Segundo a Polícia Federal, parte da organização criminosa atuava diretamente no Triângulo Mineiro, principalmente em Uberlândia e Ituiutaba. As investigações apontam que os suspeitos utilizavam pessoas interpostas, conhecidas como “laranjas”, para movimentar grandes quantias de dinheiro sem despertar suspeitas.“Muitas vezes são pessoas sem capacidade financeira aparente, mas que aparecem movimentando grandes valores em curto período de tempo”, explicou Hugo Lisita.
Além disso, os investigadores identificaram empresas registradas apenas formalmente, sem atividade comercial efetiva, usadas exclusivamente para movimentações financeiras ligadas ao grupo.
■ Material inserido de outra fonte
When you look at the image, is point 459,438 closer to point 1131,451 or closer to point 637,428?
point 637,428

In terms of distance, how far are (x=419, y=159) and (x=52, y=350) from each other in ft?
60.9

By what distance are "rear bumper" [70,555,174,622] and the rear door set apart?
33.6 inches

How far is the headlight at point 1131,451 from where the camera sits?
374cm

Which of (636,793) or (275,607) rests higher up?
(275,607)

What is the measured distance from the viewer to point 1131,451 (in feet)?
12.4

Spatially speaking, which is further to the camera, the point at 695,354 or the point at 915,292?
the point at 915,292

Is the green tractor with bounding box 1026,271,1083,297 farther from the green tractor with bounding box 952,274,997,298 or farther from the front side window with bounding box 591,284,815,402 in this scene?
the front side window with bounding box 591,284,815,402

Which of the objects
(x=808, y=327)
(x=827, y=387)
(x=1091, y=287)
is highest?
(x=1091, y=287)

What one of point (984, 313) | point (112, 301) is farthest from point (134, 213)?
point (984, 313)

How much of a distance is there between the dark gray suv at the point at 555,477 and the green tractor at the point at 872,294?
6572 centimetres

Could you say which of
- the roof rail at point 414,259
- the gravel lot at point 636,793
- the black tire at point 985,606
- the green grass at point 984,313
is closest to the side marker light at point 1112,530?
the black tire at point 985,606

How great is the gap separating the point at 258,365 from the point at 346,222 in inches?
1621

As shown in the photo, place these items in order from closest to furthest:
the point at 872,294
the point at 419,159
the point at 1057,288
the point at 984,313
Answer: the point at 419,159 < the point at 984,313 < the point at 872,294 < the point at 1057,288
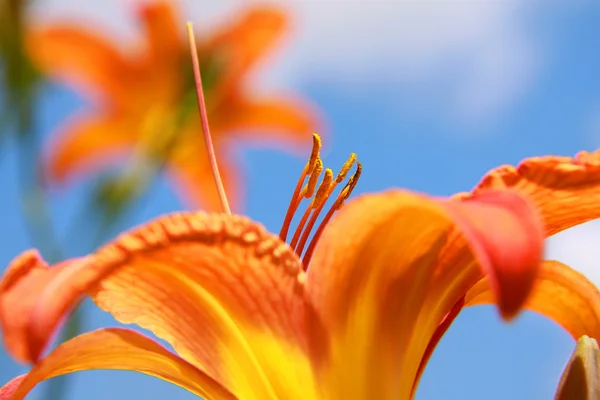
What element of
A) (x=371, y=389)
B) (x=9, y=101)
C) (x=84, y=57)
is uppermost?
(x=84, y=57)

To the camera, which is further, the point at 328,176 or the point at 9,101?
the point at 9,101

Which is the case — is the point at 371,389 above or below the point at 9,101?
below

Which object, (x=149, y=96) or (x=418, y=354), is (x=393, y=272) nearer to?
(x=418, y=354)

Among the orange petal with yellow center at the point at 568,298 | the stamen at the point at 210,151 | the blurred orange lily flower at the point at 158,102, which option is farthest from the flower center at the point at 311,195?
the blurred orange lily flower at the point at 158,102

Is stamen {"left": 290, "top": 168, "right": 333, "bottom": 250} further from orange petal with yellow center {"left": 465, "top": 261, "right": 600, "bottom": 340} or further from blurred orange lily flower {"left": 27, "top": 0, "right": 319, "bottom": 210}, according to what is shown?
blurred orange lily flower {"left": 27, "top": 0, "right": 319, "bottom": 210}

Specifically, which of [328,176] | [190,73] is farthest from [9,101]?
[328,176]
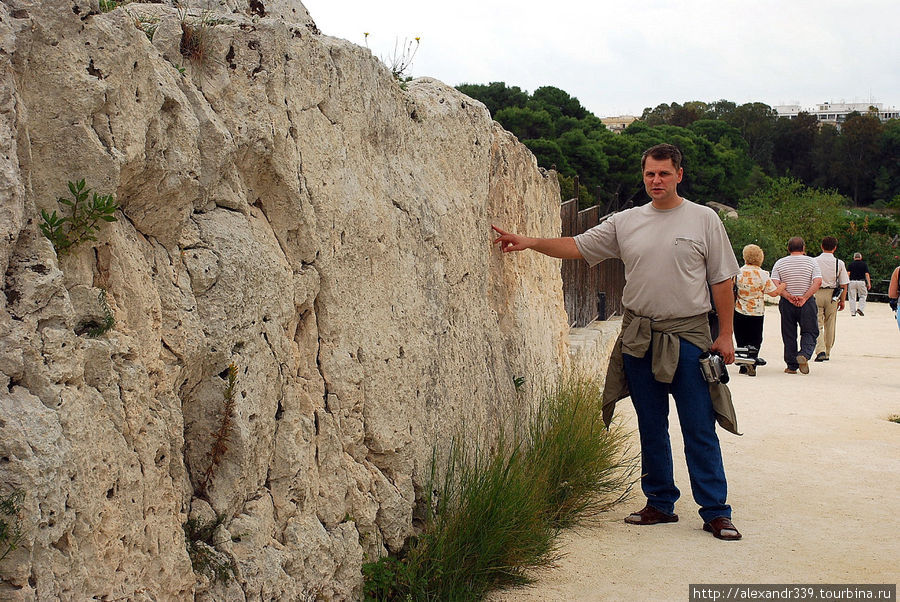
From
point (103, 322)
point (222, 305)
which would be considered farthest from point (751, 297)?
point (103, 322)

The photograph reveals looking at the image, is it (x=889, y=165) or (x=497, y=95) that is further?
(x=889, y=165)

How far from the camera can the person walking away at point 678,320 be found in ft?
14.9

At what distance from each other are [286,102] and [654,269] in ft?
7.54

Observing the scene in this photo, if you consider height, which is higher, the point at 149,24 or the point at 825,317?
the point at 149,24

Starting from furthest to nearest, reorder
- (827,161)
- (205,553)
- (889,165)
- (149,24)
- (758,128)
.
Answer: (758,128) → (827,161) → (889,165) → (149,24) → (205,553)

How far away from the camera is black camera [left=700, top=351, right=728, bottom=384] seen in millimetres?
4473

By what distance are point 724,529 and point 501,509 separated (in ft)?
4.92

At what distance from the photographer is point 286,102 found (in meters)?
3.08

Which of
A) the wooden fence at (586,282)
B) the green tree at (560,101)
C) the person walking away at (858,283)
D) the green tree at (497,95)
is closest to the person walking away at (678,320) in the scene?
the wooden fence at (586,282)

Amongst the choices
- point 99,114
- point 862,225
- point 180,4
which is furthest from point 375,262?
point 862,225

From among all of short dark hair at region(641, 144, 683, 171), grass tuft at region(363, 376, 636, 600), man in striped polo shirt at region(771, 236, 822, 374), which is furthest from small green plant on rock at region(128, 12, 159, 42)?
man in striped polo shirt at region(771, 236, 822, 374)

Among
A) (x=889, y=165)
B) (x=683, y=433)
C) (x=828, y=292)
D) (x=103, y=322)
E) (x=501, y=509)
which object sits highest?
(x=889, y=165)

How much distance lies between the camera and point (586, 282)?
11.5 m

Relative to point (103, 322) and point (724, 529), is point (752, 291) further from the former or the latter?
point (103, 322)
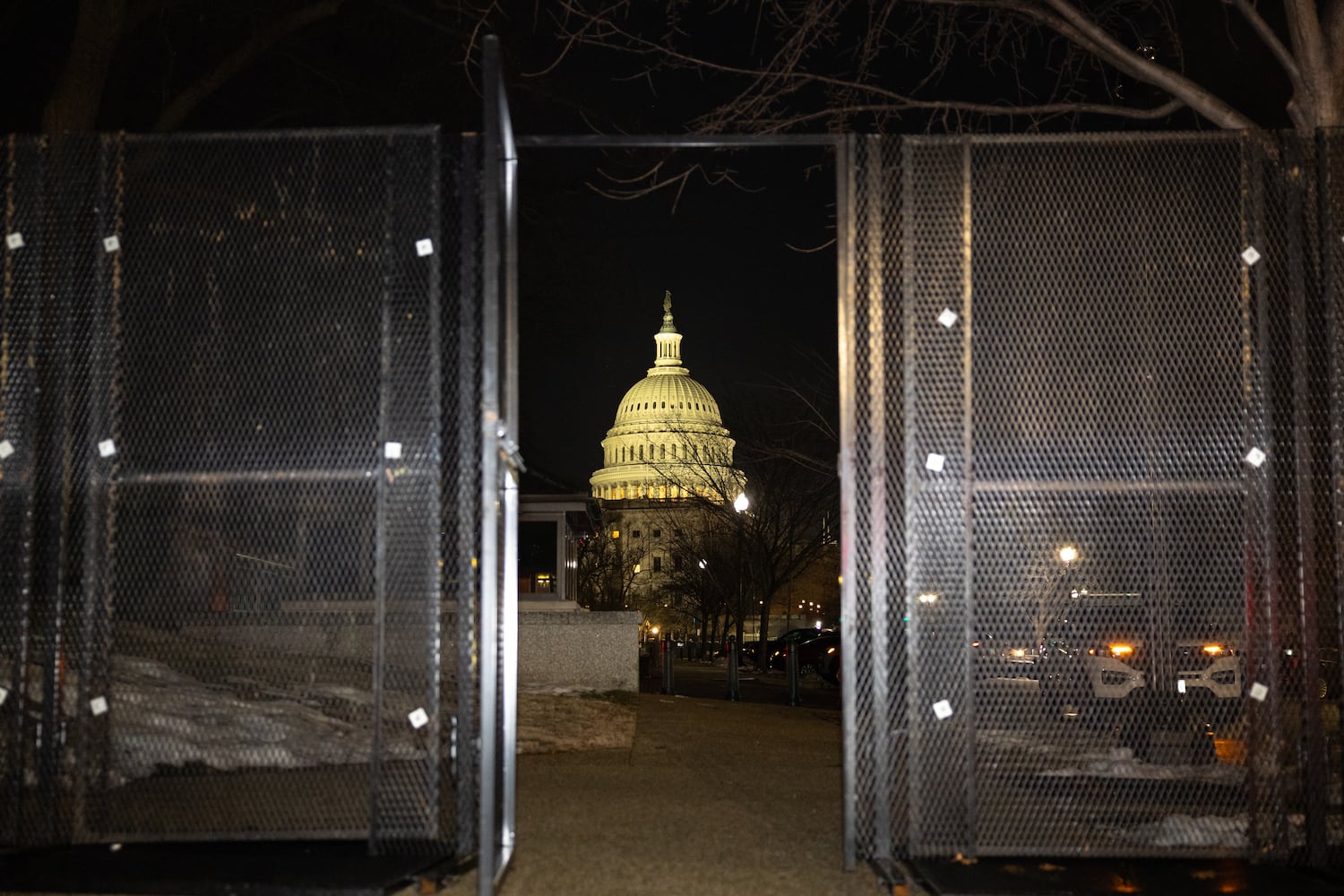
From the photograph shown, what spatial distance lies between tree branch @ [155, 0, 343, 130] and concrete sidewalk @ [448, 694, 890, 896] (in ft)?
29.6

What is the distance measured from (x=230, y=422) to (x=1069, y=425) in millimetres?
4362

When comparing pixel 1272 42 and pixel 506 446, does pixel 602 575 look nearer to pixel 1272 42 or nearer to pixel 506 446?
pixel 1272 42

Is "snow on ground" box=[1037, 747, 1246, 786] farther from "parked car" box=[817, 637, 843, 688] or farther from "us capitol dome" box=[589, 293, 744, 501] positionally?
"us capitol dome" box=[589, 293, 744, 501]

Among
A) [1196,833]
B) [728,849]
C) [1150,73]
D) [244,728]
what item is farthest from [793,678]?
[1196,833]

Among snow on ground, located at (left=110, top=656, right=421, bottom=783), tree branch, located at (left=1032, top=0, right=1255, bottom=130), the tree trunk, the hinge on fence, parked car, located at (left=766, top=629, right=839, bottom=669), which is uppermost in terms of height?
the tree trunk

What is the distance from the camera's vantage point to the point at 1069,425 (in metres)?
6.87

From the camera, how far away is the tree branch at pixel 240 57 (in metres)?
15.2

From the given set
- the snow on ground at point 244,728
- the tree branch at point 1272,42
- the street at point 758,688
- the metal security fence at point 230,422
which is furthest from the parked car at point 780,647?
the metal security fence at point 230,422

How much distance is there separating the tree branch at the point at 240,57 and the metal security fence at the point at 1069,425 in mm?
10437

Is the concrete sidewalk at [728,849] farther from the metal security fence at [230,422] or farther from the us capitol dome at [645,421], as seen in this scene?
the us capitol dome at [645,421]

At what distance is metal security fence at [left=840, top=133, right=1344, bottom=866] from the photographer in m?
6.57

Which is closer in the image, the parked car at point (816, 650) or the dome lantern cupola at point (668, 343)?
the parked car at point (816, 650)

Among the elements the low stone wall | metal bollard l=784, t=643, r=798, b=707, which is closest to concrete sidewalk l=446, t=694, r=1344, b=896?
the low stone wall

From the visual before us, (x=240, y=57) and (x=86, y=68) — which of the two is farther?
(x=240, y=57)
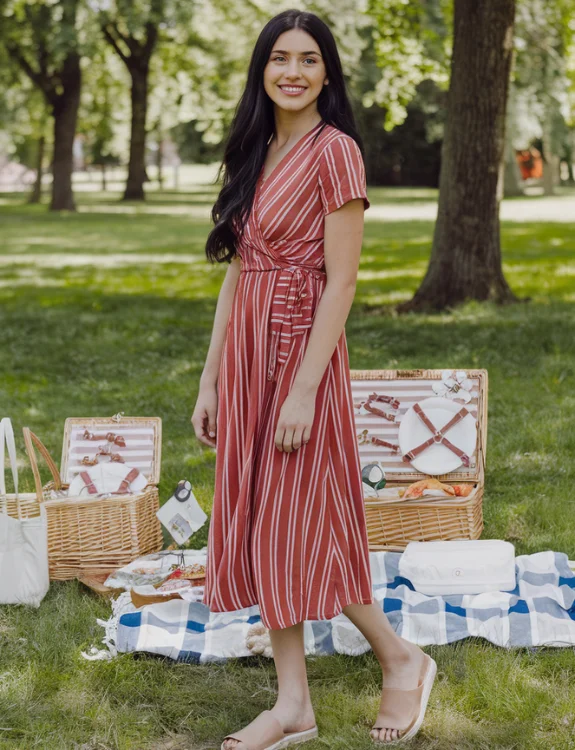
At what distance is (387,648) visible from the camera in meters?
2.95

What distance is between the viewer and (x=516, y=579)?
12.5ft

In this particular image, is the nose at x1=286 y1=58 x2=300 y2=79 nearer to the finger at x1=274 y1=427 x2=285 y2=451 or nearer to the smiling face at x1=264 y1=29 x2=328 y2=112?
Answer: the smiling face at x1=264 y1=29 x2=328 y2=112

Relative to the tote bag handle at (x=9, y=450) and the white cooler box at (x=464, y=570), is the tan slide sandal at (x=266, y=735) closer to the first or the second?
the white cooler box at (x=464, y=570)

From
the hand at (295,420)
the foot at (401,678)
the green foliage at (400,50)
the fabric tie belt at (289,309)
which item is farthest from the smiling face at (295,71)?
the green foliage at (400,50)

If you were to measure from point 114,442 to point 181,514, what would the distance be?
2.02 ft

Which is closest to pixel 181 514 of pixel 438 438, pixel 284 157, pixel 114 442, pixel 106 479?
pixel 106 479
Veículos de luxo eram usados para ocultar patrimônio

Outro ponto identificado pela Polícia Federal foi o uso de veículos de luxo vinculados aos investigados. Durante a operação, modelos de alto valor foram apreendidos e encaminhados para a sede da Polícia Federal em Uberlândia. Entre eles, veículos das marcas Porsche e Land Rover Discovery.
Segundo a PF, os automóveis eram usados tanto para ocultação patrimonial quanto para conversão rápida dos bens em dinheiro. “Esses veículos funcionavam como reserva financeira e também eram utilizados para ostentação”, afirmou o delegado.
Operações seguem com foragidos no Triângulo Mineiro
Ao todo, as operações cumprem 41 mandados de busca e apreensão, 28 mandados de prisão e ordens de apreensão de dezenas de veículos.
As medidas judiciais também incluem bloqueios patrimoniais estimados em cerca de R$ 98 milhões. Parte dos investigados já foi presa, mas, segundo as autoridades, ainda há foragidos no Triângulo Mineiro.
As operações seguem em andamento e novas ações não estão descartadas.